Europe’s first contactless bottle filling stations are being rolled out in the Fingal area by a local company Ecofil for Fingal County Council. The first of nine Ecofil units was installed in Howth village and the contactless installation is now in operation at the junction of Harbour Road and Abbey Road.
The new bottle filling stations provide contactless, clean and safe water without the risk of touching high-use buttons that could increase the spread of infection. Users can simply place a water bottle into the holder and the sensors will pick up on movement and activate the machine. To further reduce the potential spread of pathogens, the ‘no touch’ design prevents the bottle rim from coming into contact with the nozzle.
Mayor of Fingal Cllr David Healy said: “Fingal County Council is committed, through our Climate Change Action Plan, to establishing a network of public drinking water fountains to help reduce plastic waste. Reducing reliance on plastic and improving water sustainability is vital as we work to combat climate change and protect our environment and oceans. This new installation has the added benefit of playing a vital role in protecting public health during the Covid-19 period.”
Peter Wynne, Managing Director of Ecofil said: “The team at Ecofil are delighted to be working with Fingal County Council in the rollout of our new contactless bottle filling stations. During the height of the Covid-19 pandemic, we temporarily decommissioned our units and worked on diversifying our product range to ensure we could continue to provide access to water in a safe way. At Ecofil, we believe that access to clean water in public areas is instrumental in the fight against single-use plastics.”

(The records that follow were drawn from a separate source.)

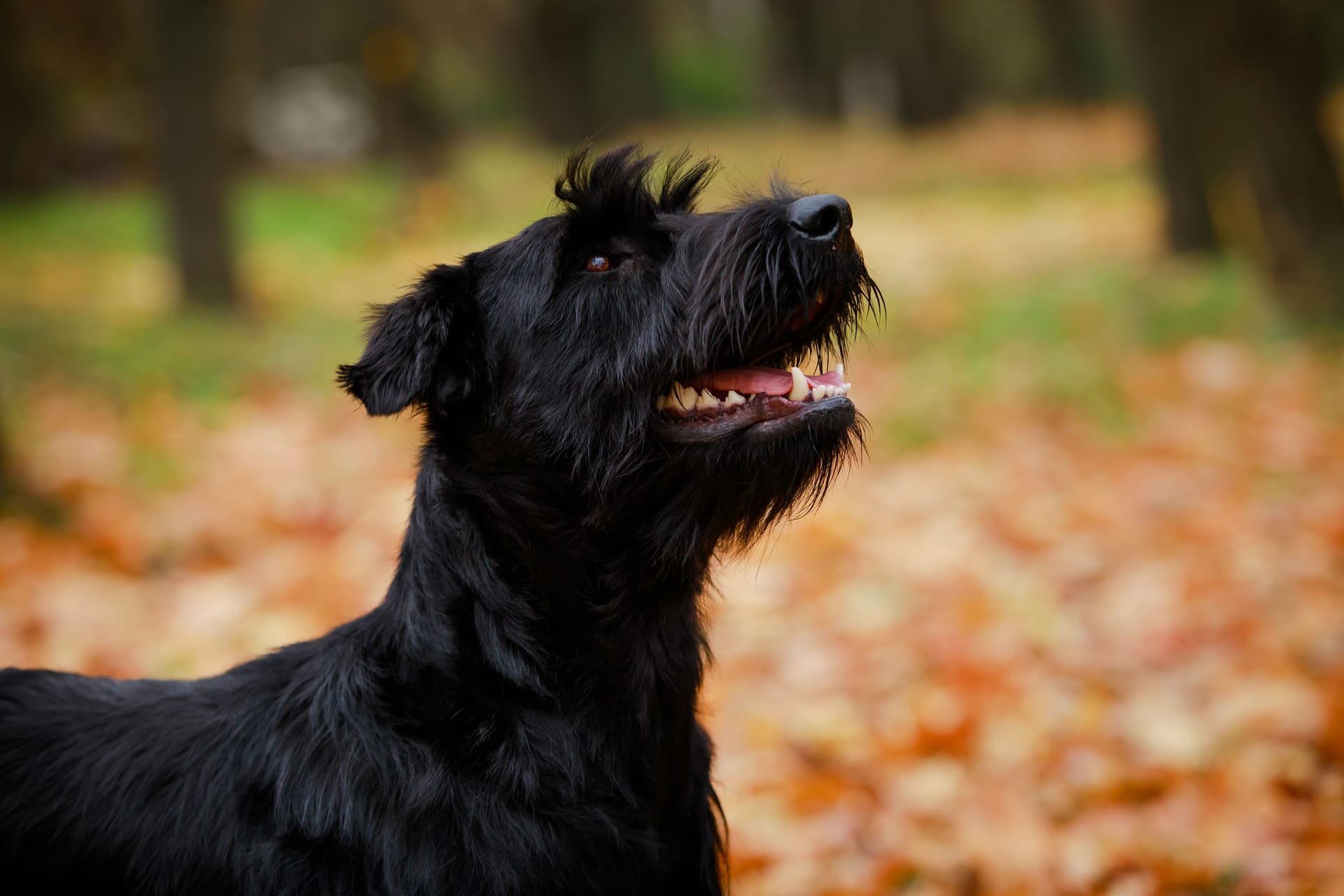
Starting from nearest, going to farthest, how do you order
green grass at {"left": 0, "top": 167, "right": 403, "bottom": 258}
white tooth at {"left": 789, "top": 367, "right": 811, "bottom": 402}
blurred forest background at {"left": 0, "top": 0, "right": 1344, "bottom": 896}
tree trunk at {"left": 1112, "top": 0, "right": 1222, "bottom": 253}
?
white tooth at {"left": 789, "top": 367, "right": 811, "bottom": 402}, blurred forest background at {"left": 0, "top": 0, "right": 1344, "bottom": 896}, tree trunk at {"left": 1112, "top": 0, "right": 1222, "bottom": 253}, green grass at {"left": 0, "top": 167, "right": 403, "bottom": 258}

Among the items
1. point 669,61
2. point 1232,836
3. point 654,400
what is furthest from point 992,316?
point 669,61

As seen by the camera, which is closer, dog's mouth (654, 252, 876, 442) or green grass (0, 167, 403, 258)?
dog's mouth (654, 252, 876, 442)

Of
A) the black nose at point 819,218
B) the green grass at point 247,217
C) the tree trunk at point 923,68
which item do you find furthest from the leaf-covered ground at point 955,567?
the tree trunk at point 923,68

Over the coming weeks, the additional units will be installed across the Fingal area in Newbridge Demesne, Malahide Demesne, Ardgillan Demesne, St. Catherine’s Park, Swords Castle, Millennium Park, Santry Park and Hartstown Park.
Director of Operations at Fingal County Council David Storey said: “The contactless bottle refilling machines will be easy to access and use and are an environmentally friendly health and well-being initiative. As well as preventing plastic pollution and protecting the environment, there is an important element in terms of public health during the Covid-19 period as it eliminates machine contact.”
The units being installed in Fingal have digital water flow meters with remote monitoring built in, which monitors the output to determine the amount of plastic water bottles which have been prevented from entering circulation in Ireland. An analysis of fifty Ecofil public water stations in local authorities, conducted in 2019, found that 365,000 litres, or 730,000 bottles, are saved from landfill on an annual basis.